Exercise text:

Police officers beat up chief

Police officers beat up chief

MASERU – IT is not too often that a chief is beaten in front of his own subjects.
But that is what happened to Chief Lebohang Sehauli of Likhoele Ha-Mahosi in Mafeteng last week.
Apart from the sheer humiliation, the vicious assault by two police officers left the chief nursing serious bruises and a broken hand.
His ‘crime’ was that he had refused to impound some goats that were grazing in his uncle’s yard.

Chief Sehauli told thepost this week that there was no complainant and he therefore had no reason to seize the goats.
To make matters worse, the goats belonged to the same uncle in whose yard they were grazing.
The chief said two police officers, whom he suspected were drunk, asked him why he was not seizing the goats and when he told them that they were not grazing in the reserved communal land they started beating him.

The police had come to the village from Mafeteng town to ask him to invite his subjects to come to the senior chief’s court for a public meeting.
After speaking to him briefly, the two officers disappeared into the village and when they re-appeared they looked drunk and started asking him about goats that were grazing in a villager’s garden.

They wanted him to impound the goats and drive them to the senior chief’s kraal.

Collected material:
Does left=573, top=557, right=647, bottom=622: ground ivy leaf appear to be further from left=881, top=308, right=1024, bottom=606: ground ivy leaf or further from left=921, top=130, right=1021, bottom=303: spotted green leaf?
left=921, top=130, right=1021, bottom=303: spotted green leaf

Task prompt: Resume the news report about the police assault on the chief, beginning right after its final sentence. None of the data has any bearing on what follows.

Written response:
He refused and told them that he had no legal basis to do so.
“They told me that I was a useless chief who did not know his role in the village,” Sehauli said.

“They handcuffed me and kept assaulting me as they drove me together with the goats to the area chief’s court.
“One of them hit me with a stone.” A chief under the law can only impound domestic animals if they are illegally grazing in a preserved land or in someone’s property if the owner has brought a formal complaint to him.

“I tried to tell them that I had no legal powers to seize the goats but they would not listen,” he said.
He said on their way to the senior chief, the police told him that he disrespected them by his refusal to impound the goats.

He said they would stop beating him once he was at his chief’s kraal but instead they tightened the cuffs on his wrists.
“To my surprise they beat me up, handcuffed my wrists and feet together,” he said.
“The handcuffs were too tight. I had never seen such manner of handcuffing,” he said.
He said his body is full of bruises.

Sehauli said he was beaten up for having said the goats belonged to his uncle.
The chief was only saved after his relative, Basotho Congress Party leader, Advocate Thulo Mahlakeng, intervened.
Mahlakeng said one of the villagers phoned him telling him that the police were killing his cousin.

“I rushed to the senior chief’s court to see and to my shock I found that this man had been severely beaten,” Mahlakeng said.
“It’s me who rescued him, took him to hospital and to the police station in Mafeteng to report this crime.”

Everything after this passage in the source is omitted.